◆ Document passage
════════

The Computer Weekly Developer Network talks to Nathan Baranowski, director at ‘business, technology and change’ consultancy ojo solutions in line with a mini-series of posts related to the rise of what we have called the ‘holistic’ application.
Not perhaps a formally defined technology industry term, the holistic application is an app that has arisen in the age of cloud with containerisation, microservices and compartmentalisation of discrete components at its core.
Asked to comment on the move from monolithic silo’d applications to the new era of holistic, Baranowski says that monolithic applications still have a place, but there’s a far greater need for holistic applications for standard business and consumer requirements.
He says that when his firm is talking to clients dealing with sensitive data, they have to be certain that it is contained. In this case, monolithic would be the tool of choice – contained within one single application with no access or visibility from other applications.
But he points out, for e-commerce sites, bringing all customer decisions to one location, holistic applications with several APIs would be the logical option. It has to be tied to real usage needs.
CWDN: What else does holistic software mean to you?

════════

◆ Data
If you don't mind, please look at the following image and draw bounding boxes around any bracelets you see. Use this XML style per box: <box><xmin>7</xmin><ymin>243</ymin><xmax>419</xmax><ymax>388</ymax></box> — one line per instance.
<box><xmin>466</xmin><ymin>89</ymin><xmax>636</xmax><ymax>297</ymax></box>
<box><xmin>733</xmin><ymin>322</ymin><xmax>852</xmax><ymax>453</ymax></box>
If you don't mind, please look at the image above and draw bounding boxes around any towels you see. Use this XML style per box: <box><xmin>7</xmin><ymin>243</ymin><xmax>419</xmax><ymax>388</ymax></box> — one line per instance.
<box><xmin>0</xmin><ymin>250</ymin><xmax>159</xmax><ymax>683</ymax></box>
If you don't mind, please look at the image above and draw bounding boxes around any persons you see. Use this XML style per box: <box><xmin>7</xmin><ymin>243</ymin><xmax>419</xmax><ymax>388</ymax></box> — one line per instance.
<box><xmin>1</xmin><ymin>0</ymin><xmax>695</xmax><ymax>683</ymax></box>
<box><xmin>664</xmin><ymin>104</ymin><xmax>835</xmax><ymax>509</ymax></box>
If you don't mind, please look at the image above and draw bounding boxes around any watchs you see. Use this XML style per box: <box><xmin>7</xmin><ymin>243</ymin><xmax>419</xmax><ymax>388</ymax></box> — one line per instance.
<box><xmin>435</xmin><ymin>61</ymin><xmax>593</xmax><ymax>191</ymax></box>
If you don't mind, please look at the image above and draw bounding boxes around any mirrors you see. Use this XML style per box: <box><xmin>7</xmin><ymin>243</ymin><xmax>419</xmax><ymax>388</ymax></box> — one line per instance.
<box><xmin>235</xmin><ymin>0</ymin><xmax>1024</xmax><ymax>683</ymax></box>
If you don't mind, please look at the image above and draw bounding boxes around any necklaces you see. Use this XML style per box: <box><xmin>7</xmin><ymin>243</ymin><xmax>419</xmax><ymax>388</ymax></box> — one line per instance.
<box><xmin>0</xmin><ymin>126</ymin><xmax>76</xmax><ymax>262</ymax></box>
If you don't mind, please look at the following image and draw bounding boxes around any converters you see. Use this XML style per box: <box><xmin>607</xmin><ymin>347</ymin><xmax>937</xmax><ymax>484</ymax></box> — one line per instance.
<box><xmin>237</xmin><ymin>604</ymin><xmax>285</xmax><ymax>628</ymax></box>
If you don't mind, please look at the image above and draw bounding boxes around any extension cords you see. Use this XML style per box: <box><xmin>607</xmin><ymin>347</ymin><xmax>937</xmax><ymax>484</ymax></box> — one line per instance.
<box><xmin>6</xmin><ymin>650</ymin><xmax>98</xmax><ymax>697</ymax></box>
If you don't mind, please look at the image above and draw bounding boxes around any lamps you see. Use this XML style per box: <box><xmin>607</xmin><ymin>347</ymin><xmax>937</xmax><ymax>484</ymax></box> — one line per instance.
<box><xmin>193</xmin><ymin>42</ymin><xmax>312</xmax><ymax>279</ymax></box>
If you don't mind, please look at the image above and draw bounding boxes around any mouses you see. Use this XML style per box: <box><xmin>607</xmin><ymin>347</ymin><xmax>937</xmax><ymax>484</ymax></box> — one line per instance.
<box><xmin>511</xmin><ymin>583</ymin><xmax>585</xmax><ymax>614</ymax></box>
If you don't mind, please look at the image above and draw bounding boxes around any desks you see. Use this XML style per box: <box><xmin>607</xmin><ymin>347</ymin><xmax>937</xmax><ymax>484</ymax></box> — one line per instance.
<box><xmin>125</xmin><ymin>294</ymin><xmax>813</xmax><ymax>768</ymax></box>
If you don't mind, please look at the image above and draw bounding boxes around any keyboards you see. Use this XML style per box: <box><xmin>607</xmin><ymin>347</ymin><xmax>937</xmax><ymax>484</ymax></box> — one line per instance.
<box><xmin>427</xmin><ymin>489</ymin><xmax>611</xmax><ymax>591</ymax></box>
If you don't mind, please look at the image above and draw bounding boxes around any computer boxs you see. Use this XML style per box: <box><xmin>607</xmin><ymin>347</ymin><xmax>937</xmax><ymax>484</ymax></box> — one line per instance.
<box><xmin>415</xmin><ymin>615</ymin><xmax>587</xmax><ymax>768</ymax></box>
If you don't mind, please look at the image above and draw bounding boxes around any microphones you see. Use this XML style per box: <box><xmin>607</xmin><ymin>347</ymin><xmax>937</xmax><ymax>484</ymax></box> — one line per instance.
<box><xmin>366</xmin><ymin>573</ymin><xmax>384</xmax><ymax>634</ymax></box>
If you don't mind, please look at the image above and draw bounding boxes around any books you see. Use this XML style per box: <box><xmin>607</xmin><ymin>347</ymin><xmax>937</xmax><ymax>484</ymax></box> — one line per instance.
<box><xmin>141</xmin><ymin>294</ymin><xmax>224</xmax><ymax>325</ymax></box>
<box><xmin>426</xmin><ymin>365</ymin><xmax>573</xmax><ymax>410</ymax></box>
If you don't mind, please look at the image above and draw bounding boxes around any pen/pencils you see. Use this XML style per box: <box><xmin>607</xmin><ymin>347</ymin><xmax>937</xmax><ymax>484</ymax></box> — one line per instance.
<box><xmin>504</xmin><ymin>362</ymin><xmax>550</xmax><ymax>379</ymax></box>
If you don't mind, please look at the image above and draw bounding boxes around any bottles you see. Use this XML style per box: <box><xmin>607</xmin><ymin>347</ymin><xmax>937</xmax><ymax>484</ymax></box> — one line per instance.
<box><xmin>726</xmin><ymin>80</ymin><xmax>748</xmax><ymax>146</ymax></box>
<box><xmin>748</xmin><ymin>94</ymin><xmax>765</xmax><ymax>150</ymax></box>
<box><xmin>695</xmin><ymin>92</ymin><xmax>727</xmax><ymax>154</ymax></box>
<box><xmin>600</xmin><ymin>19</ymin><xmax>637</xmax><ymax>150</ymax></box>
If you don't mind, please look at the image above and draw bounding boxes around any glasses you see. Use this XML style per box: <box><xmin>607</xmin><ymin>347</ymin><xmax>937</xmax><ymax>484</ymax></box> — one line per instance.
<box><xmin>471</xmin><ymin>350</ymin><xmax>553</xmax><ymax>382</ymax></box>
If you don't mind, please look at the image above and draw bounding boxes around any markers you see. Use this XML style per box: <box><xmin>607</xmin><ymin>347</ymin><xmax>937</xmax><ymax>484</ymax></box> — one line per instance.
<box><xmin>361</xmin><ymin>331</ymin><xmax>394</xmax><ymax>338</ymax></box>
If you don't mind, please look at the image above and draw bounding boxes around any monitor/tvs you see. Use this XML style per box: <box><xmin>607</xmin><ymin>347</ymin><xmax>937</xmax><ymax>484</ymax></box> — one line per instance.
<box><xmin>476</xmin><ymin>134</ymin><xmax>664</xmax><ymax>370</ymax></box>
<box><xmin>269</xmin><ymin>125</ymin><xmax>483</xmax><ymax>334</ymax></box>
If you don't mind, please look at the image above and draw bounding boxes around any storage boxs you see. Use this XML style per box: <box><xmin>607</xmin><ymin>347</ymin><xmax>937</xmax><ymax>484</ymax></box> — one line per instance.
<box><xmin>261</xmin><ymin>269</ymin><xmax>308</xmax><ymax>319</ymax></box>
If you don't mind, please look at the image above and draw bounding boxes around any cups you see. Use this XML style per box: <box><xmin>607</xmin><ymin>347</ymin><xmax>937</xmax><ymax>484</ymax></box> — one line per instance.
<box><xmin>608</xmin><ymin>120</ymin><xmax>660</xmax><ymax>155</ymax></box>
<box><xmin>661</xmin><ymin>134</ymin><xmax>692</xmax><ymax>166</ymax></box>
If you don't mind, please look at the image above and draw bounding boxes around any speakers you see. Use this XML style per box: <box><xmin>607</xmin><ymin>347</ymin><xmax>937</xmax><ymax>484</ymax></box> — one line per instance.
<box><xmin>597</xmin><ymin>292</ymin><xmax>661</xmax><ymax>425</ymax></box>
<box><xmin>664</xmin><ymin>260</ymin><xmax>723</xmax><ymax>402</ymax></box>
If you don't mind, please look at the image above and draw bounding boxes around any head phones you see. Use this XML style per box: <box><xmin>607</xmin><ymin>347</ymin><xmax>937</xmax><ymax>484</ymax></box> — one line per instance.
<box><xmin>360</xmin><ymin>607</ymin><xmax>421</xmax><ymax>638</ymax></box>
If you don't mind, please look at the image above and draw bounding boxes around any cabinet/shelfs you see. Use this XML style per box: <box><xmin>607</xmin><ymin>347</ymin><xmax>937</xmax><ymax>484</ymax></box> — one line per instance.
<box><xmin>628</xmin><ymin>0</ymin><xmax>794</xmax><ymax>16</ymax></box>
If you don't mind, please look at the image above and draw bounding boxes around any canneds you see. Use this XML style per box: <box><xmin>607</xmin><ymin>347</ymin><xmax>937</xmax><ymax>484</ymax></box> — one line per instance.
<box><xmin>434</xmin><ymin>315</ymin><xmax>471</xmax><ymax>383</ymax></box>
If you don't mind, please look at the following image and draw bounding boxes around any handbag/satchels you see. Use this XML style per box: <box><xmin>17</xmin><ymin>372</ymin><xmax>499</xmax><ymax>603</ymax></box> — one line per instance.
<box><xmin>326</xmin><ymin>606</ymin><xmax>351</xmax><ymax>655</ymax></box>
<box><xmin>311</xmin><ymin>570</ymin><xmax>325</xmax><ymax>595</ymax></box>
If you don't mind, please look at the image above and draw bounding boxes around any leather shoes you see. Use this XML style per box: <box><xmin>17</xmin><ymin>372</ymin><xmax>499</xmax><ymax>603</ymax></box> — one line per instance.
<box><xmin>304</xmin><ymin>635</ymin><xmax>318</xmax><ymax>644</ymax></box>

════════

◆ Prompt 1
Reproduce the holistic applications passage word for word, in full.
◆ Prompt 2
List each line of the rows containing the string "following", treating uppercase and lowercase as different.
The rows have nothing to do with the holistic applications passage.

◆ Expected output 1
The Computer Weekly Developer Network talks to Nathan Baranowski, director at ‘business, technology and change’ consultancy ojo solutions in line with a mini-series of posts related to the rise of what we have called the ‘holistic’ application.
Not perhaps a formally defined technology industry term, the holistic application is an app that has arisen in the age of cloud with containerisation, microservices and compartmentalisation of discrete components at its core.
Asked to comment on the move from monolithic silo’d applications to the new era of holistic, Baranowski says that monolithic applications still have a place, but there’s a far greater need for holistic applications for standard business and consumer requirements.
He says that when his firm is talking to clients dealing with sensitive data, they have to be certain that it is contained. In this case, monolithic would be the tool of choice – contained within one single application with no access or visibility from other applications.
But he points out, for e-commerce sites, bringing all customer decisions to one location, holistic applications with several APIs would be the logical option. It has to be tied to real usage needs.
CWDN: What else does holistic software mean to you?

◆ Expected output 2
If you don't mind, please look at the following image and draw bounding boxes around any bracelets you see. Use this XML style per box: <box><xmin>7</xmin><ymin>243</ymin><xmax>419</xmax><ymax>388</ymax></box> — one line per instance.
If you don't mind, please look at the following image and draw bounding boxes around any converters you see. Use this XML style per box: <box><xmin>607</xmin><ymin>347</ymin><xmax>937</xmax><ymax>484</ymax></box> — one line per instance.
If you don't mind, please look at the following image and draw bounding boxes around any handbag/satchels you see. Use this XML style per box: <box><xmin>17</xmin><ymin>372</ymin><xmax>499</xmax><ymax>603</ymax></box> — one line per instance.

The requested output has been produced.